There’s barely enough work to sustain George Hagenbuch’s auto glass business since more than 20,000 soldiers at nearby Fort Campbell were deployed to Iraq nine months ago.
“Business dropped off 75 percent,” Hagenbuch said recently during a stop at a convenience store off 101st Airborne Division Parkway. “Nobody here wants to spend money and car dealers are not selling many cars, so it has slowed me down.”
Hagenbuch is among the business owners struggling as the deployment of troops from the Army post on the Tennessee-Kentucky state line continues. And Clarksville is just one of many military communities across the country in such straits.
At A&B Barber Shop in Fayetteville near Fort Bragg, N.C., Chris Smith said his business has fallen about 40 percent since thousands of soldiers were deployed. “We need them back home,” Smith said.
Mike Laughlin, who owns Hope Mills Florist near the post, said that when the Persian Gulf War began in 1991 he owned a year-old carpet company and business “totally stopped.”
He got out of that business and opened the flower shop.
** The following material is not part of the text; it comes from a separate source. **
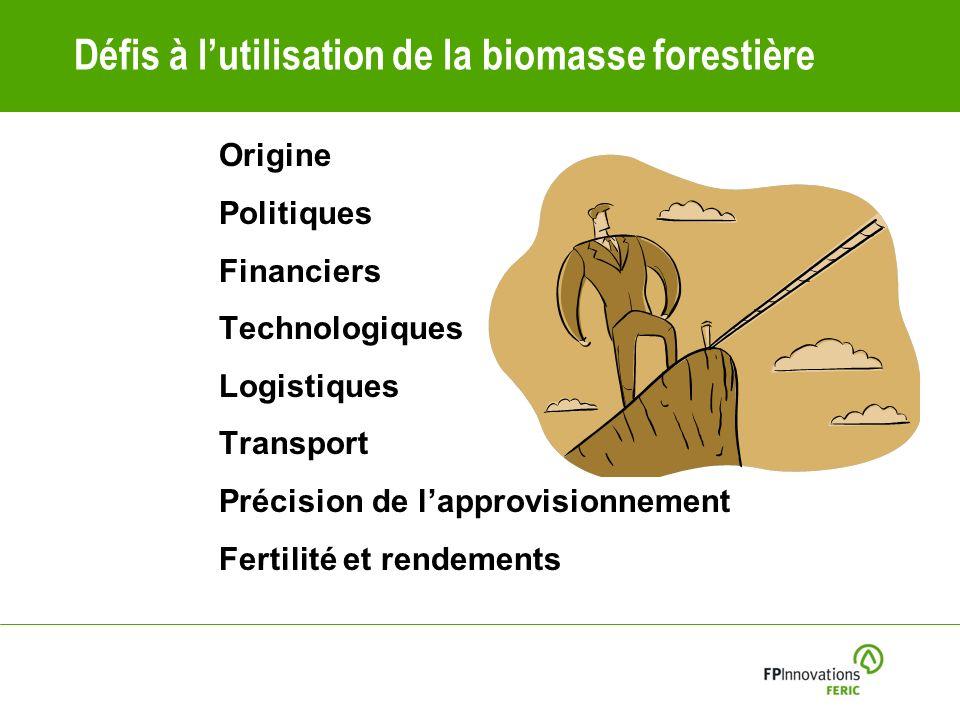 Défis à l'utilisation de la biomasse forestière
His business fell off significantly when troops first were deployed to Iraq, but “now things are cycling back. I think everyone found out this is going to be an enduring thing,” he said.
In Colorado Springs, Colo., near Fort Carson, the metropolitan area is expected to lose $311 million in income as a result of the deployment of more than 11,000 troops.
“People are spending less money. I think it’s the volume of people that are gone and people are saving more of their disposable income,” said Clay Miller, owner of Platte Ave Tire and Automotive in Colorado Springs.
In the Clarksville metro area, which includes parts of Kentucky, some businesses are cutting hours and others are laying off employees.
Suk Yi Ki, who owns a liquor store across from the post in Oak Grove, Ky., said, “I can’t even pay the utilities” because business has fallen off about 90 percent. “I’m just waiting for the soldier people to come back.”
Ron Cannon said his Clarksville tire and auto service store has lost half its business since the troops left. He hasn’t fired anyone, but he decided not to replace two workers who left and he’s trying to cut expenses.
This situation is worse than during the Persian Gulf War in 1991, Cannon said, because the soldiers weren’t gone as long then.
About 23,000 soldiers usually live on or near the Army post. The Clarksville-Hopkinsville, Ky., statistical area has about 235,000 people, including roughly 105,000 in the city of Clarksville.
There have been some mitigating factors — soldiers returning from Iraq for two-week breaks and the reserves brought in to keep Fort Campbell operating have helped sales at Riner Furniture, according to salesman Greer Johnson.
During this deployment, most spouses have stayed in the area rather than heading home to their families. “Nobody really expected them to be gone as long as this,” he said.
And disruptions caused by deployments aren’t unexpected.
Terry King, a buyer at Grandpa’s hardware and sporting goods store, said that in 41 years of business “we’ve been through this before. Sure, it has some impact, and I can’t say it doesn’t hurt our sales some, but we’ve survived rather well.”
The store sells soldiers and the military some of the equipment they need, ranging from nuts and bolts to heavy-duty cargo boxes and binoculars, holsters and boots. It also has plenty of non-military sales, providing colorful scrubs for nurses, for example.
“It just depends on the type of business you’re involved in. If you depend strictly on the military people, you’re going to be hurting right now,” King said.
Joe Pitts, an aide to Clarksville Mayor Don Trotter, said the city “has weathered this fairly well so far,” although businesses closest to the post are hurting the most. There’s a significant increase in housing starts over this time last year, and sales tax collections have remained steady, he said.
But if the soldiers remain away for much longer, things could change.
“The biggest concern we have is what the impact will be on families and the decisions they make. Will they continue to live here and wait for their spouses to return, or will they move back home?”